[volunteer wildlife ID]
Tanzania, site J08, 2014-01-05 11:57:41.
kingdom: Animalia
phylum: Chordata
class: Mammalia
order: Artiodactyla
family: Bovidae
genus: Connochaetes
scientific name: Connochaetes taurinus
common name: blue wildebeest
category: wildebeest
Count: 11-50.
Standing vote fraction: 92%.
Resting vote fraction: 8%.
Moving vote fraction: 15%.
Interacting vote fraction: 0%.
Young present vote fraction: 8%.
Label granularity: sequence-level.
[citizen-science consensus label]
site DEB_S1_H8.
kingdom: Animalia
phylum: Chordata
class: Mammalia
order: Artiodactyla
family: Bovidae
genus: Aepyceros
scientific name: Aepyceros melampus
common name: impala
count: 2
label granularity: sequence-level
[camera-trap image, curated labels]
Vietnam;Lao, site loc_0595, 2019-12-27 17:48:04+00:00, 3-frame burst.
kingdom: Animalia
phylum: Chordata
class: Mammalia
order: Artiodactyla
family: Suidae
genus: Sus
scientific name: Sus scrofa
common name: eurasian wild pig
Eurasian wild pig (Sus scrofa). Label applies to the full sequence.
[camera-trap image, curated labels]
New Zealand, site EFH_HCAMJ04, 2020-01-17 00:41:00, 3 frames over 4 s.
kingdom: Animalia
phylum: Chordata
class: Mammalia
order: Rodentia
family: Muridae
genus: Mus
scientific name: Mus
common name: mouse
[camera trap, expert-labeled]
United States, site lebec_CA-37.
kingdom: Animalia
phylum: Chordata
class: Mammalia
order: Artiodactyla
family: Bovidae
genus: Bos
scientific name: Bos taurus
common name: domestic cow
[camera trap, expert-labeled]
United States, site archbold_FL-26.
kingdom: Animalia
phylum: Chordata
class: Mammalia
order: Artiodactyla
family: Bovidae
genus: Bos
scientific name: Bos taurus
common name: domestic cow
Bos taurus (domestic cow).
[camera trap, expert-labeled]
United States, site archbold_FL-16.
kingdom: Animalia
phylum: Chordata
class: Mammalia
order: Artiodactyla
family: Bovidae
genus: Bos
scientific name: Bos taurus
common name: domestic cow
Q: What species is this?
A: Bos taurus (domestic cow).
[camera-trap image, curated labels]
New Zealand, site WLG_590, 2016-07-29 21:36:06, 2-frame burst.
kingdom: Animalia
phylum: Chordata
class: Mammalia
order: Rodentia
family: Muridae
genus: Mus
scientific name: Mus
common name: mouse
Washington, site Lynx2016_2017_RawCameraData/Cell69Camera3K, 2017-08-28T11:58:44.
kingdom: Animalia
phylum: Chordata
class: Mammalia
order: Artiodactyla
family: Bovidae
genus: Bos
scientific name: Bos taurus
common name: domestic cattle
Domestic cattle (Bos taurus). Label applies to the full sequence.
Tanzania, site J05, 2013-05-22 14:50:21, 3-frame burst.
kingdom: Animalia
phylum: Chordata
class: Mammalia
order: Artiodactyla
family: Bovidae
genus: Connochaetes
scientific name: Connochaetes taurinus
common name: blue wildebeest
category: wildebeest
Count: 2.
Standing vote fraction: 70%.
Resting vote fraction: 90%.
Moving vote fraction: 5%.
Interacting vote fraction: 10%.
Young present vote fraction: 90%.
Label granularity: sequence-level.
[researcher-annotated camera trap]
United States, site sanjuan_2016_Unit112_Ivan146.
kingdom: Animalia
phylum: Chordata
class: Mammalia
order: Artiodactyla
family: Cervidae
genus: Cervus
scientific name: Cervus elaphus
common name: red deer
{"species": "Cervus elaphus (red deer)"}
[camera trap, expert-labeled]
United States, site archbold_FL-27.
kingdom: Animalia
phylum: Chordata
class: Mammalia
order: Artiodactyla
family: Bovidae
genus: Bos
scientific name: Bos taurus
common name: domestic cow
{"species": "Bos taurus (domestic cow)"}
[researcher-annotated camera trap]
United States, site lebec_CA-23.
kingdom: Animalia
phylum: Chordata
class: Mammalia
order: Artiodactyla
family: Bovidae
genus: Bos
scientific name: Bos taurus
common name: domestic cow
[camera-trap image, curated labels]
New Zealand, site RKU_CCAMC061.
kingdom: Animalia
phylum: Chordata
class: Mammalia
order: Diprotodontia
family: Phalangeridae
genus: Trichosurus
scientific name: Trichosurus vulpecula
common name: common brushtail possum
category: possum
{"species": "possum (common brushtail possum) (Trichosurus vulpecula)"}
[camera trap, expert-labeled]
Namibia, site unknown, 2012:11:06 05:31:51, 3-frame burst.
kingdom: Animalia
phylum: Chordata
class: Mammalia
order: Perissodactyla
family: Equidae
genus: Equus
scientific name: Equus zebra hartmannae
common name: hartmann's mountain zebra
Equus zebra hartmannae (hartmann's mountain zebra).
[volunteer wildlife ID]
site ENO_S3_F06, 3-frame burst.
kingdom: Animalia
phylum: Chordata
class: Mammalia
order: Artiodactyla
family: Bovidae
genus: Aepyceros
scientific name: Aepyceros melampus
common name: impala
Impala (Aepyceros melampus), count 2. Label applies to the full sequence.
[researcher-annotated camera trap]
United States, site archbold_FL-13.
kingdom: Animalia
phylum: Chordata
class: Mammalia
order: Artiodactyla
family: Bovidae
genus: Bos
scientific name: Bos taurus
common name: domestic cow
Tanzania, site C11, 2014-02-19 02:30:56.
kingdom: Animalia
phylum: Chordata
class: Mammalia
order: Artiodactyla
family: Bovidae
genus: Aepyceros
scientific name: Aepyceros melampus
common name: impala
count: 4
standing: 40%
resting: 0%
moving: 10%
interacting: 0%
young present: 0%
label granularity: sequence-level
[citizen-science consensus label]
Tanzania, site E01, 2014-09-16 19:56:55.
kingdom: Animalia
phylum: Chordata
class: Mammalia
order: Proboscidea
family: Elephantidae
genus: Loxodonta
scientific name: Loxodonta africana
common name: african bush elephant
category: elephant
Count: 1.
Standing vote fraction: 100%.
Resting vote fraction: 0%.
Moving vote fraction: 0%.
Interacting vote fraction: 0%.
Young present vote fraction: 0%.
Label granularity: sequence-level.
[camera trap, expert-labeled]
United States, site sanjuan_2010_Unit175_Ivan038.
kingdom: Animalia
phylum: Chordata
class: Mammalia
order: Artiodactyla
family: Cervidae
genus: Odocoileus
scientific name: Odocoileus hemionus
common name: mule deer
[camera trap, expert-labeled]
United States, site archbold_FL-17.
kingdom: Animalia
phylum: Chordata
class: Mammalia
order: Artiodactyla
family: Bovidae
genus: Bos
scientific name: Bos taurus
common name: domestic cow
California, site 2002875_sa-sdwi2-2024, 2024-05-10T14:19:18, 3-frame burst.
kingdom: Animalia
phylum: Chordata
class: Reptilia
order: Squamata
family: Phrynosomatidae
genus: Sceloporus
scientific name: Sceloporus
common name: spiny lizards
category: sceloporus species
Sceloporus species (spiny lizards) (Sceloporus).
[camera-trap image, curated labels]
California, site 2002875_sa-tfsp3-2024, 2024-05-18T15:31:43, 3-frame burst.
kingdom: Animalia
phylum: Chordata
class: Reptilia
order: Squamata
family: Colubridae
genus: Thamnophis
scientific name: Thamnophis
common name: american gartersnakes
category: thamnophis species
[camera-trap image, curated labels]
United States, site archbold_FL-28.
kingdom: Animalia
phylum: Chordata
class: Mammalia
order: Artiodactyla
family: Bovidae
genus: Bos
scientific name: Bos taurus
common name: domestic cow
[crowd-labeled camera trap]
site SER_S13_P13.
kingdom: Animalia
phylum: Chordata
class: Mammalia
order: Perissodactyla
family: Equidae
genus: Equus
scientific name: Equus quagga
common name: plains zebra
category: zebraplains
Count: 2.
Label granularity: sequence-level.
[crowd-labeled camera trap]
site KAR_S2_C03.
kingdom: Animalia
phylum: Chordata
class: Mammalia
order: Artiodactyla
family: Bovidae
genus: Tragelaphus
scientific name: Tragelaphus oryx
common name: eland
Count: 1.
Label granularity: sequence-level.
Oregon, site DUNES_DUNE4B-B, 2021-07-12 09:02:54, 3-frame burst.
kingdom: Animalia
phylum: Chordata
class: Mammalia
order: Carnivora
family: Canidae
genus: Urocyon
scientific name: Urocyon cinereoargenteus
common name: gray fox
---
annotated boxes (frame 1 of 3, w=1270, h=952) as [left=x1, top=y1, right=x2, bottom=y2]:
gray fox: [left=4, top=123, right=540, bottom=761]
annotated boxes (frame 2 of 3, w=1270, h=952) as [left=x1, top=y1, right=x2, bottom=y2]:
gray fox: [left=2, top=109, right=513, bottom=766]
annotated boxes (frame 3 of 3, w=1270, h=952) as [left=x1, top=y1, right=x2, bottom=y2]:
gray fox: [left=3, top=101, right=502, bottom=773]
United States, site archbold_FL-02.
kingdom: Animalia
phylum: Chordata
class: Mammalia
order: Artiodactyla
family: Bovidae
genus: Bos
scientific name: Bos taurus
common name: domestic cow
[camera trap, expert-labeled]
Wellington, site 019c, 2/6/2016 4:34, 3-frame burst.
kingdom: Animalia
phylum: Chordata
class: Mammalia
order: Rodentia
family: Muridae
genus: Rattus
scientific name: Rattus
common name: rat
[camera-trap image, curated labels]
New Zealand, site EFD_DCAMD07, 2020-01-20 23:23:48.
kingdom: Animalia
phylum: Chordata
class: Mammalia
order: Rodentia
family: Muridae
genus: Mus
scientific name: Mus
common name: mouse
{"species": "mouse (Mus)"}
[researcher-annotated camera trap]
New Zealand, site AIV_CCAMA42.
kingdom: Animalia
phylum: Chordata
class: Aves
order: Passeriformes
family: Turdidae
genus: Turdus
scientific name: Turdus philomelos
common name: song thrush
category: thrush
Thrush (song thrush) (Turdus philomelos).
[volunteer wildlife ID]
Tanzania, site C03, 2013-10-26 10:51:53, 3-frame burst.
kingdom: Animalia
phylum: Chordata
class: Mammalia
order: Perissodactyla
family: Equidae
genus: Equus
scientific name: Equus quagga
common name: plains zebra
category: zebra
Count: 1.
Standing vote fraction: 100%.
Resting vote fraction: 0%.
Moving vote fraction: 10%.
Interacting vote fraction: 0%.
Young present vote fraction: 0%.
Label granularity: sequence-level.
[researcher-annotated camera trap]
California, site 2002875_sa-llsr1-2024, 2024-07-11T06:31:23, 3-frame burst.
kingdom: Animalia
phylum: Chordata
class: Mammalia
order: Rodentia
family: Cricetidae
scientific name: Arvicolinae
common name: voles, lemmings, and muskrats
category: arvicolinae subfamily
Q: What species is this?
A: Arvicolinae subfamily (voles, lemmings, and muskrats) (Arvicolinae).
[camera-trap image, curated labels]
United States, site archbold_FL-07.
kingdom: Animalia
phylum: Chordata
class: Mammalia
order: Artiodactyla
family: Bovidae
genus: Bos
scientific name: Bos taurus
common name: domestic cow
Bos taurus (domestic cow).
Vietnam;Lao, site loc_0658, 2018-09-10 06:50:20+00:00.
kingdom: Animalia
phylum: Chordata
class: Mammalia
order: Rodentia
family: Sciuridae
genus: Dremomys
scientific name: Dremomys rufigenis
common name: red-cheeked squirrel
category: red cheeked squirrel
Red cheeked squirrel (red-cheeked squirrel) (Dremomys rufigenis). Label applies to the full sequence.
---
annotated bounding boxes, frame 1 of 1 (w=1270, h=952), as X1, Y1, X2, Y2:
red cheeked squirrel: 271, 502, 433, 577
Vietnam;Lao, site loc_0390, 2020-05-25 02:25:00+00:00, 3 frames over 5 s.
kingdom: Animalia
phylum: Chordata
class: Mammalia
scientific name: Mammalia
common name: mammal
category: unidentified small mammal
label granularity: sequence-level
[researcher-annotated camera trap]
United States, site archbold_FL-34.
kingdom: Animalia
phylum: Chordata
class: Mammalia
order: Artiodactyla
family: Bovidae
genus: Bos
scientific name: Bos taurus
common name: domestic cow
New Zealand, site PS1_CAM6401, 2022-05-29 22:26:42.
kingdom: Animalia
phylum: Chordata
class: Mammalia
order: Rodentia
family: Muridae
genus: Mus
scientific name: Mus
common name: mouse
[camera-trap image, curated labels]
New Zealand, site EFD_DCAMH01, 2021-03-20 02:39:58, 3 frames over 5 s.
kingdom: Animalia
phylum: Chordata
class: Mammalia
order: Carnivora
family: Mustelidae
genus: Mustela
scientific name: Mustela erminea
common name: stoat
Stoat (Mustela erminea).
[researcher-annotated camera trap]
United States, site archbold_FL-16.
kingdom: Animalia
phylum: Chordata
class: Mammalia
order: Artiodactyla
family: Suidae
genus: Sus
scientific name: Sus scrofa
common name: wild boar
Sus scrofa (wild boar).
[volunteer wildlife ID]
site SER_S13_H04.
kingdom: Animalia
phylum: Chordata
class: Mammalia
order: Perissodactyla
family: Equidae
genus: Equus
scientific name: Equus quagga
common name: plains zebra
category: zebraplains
───
# PROMPT:
Your answer should be one number: how many lines in the material hold the word "Vietnam".

# EXPECTED OUTPUT:
3